* _DATASET EXCERPTS_
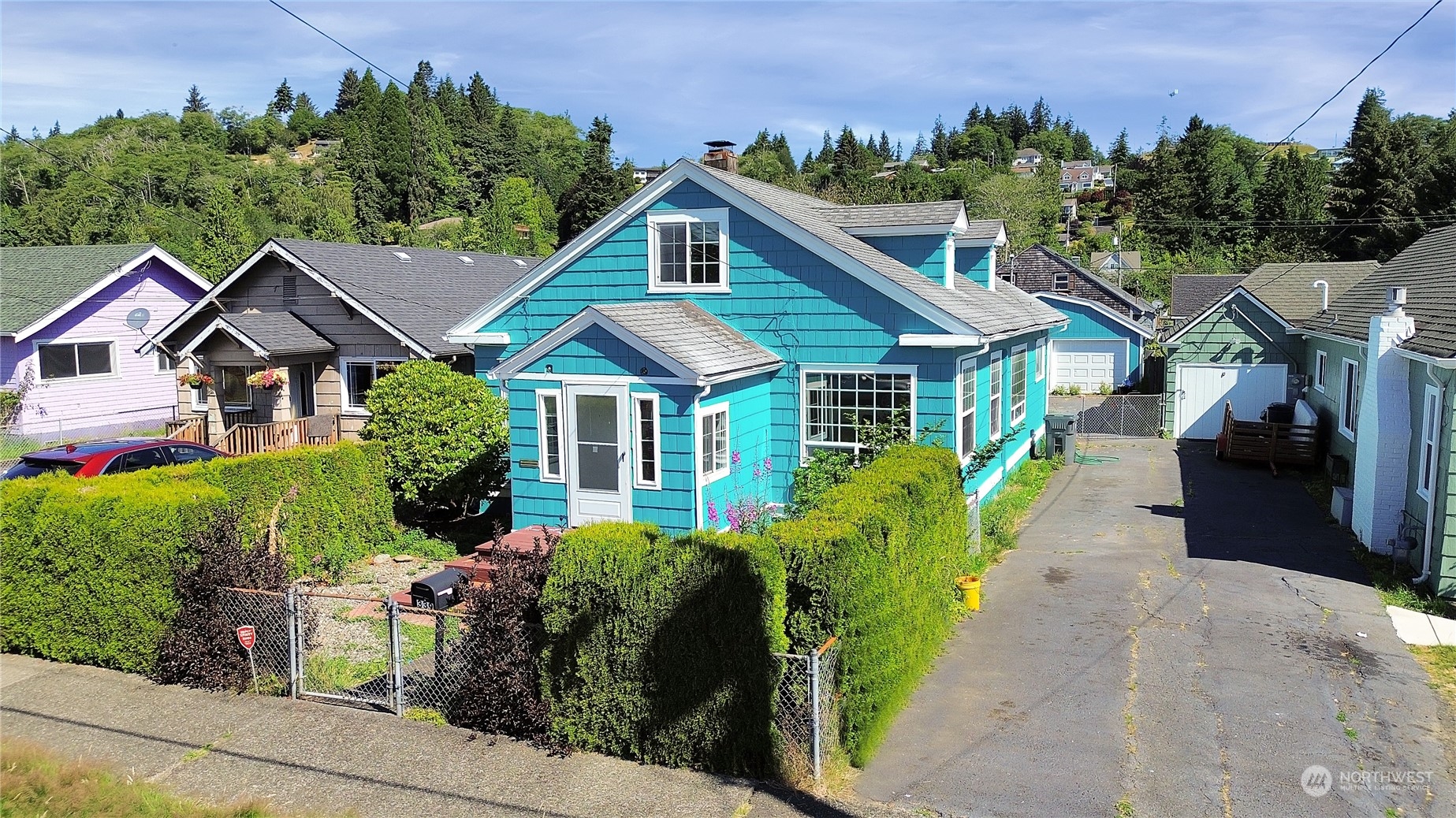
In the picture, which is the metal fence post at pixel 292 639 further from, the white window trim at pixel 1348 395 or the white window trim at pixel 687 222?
the white window trim at pixel 1348 395

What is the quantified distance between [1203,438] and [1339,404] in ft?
23.6

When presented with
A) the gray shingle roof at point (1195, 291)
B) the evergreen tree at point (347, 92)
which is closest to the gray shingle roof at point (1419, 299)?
the gray shingle roof at point (1195, 291)

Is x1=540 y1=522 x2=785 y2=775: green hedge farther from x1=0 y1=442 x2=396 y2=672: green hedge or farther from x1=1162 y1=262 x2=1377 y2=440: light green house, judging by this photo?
x1=1162 y1=262 x2=1377 y2=440: light green house

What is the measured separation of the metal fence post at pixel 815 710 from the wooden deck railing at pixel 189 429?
61.6ft

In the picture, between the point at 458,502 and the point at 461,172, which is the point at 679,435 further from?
the point at 461,172

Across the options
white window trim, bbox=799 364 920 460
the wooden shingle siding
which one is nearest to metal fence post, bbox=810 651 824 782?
white window trim, bbox=799 364 920 460

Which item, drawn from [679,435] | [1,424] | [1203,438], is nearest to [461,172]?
[1,424]

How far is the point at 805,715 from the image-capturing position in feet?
24.7

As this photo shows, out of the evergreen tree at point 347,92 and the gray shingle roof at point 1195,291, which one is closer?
the gray shingle roof at point 1195,291

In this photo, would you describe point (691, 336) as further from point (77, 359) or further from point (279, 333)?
point (77, 359)

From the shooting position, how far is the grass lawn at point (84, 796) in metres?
6.66

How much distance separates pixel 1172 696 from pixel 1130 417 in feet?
67.1

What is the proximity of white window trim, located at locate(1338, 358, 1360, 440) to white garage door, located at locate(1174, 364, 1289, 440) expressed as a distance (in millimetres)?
6043

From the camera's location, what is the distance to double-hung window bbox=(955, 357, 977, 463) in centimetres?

* _EXERCISE GOAL_
Lay out, as a Markdown table with columns Row and Line, the part of the entries that opens with the line containing "As this photo" and runs through the end of the entries, one line per row and blank lines left out.

* _CORRECT RESPONSE_
| Row | Line |
|---|---|
| 1 | As this photo shows, out of the evergreen tree at point 347,92 and the gray shingle roof at point 1195,291, which one is closer? |
| 2 | the gray shingle roof at point 1195,291 |
| 3 | In this photo, would you describe point (691, 336) as further from point (77, 359) or further from point (279, 333)? |
| 4 | point (77, 359) |
| 5 | From the shooting position, how far is the grass lawn at point (84, 796) in metres? |
| 6 | 6.66 |
| 7 | How much distance separates pixel 1172 696 from pixel 1130 417 in feet? |
| 8 | 67.1 |
| 9 | What is the proximity of white window trim, located at locate(1338, 358, 1360, 440) to white garage door, located at locate(1174, 364, 1289, 440) expressed as a distance (in millimetres)? |
| 10 | 6043 |
| 11 | From the camera's location, what is the distance to double-hung window bbox=(955, 357, 977, 463) in centimetres? |